5 months ago, I decided to see a therapist because of some underlying issues that I was facing (of which I came in to talk about anxiety attacks instead). I had been isolating myself inside my room for days then.. and would only leave the room to get food, go to the toilet etc. The real reason is because I felt like no one could accept the real me if they knew who I really am. I portray to the world a pious person and it was reflected in my speech and clothing mostly. But little do people know that I was struggling with attractions to my friend then. I was confused with my feelings and why I felt so intensely towards her. How do you reconcile the religious facade and at the same time contradicting my values for having those thoughts and feelings? I don’t believe anyone can because for myself, I hold strongly to my beliefs but my needs say otherwise.
Turns out, my therapist left and then my mom started her drama after a year long of ..no dramas. I was not able to even bid my old therapist farewell for her kindness. I had strong transference with her in just a couple of sessions because she reminded me of another person I had intense feelings for back in A. My objectives for therapy then changed immediately to focus mostly on the toxic relationship I have with my mother.
The work done with my current therapist is mostly on how I can learn to live authentically even around my mother. I’ve had anger issues which I never addressed till then. Therapy with the current therapist really felt like how it should feel like in therapy because there is no transference so far, and that I never had someone who was able to sit with me whilst I grieved. I’m used to holding back tears and biting my lips just to put up a brave front to everyone. Yet, inside I was slowly crumbling. Being able to just be brutally honest with someone who has shown a lot of empathy, support and given me the space to air my anger, annoyances, destructive thoughts.. is not what I expected to find in therapy. That is something I treasure greatly because I have yet to find a friend (except the one in A) who could do that.

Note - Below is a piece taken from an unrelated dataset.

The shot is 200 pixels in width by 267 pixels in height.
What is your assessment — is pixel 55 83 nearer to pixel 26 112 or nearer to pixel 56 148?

If there’s one thing I miss tremendously, would definitely be going to therapy. I grew up not being able to express how I felt and therapy is like a relief to my soul when I could say whatever I felt and not feel afraid of being judged. I told my therapist that I am grateful that she has made the environment safe and non-judgmental. No raised eyebrows, or “How could you say that?” expression on the face. Thank you my dear therapist. We have a weird relationship because I don’t know who she is and yet I was more open to her than I am with my bestie of 20 over years. Going for therapy gives me the jitters no matter how many sessions I’ve gone and yet I always find myself back on her couch. That 1 hr sessions have a greater impact on me than turning to some friends to ask for advice when I was in need of one. How powerful!
I still have a lot of work to do and I know the reality is that, I need to find another therapist back home even though I really hate having to go through that jitters on the first day of session. I am not financially stable yet so I’ll most likely wait for a year before I actually find one. One of the best experiences I had to be honest!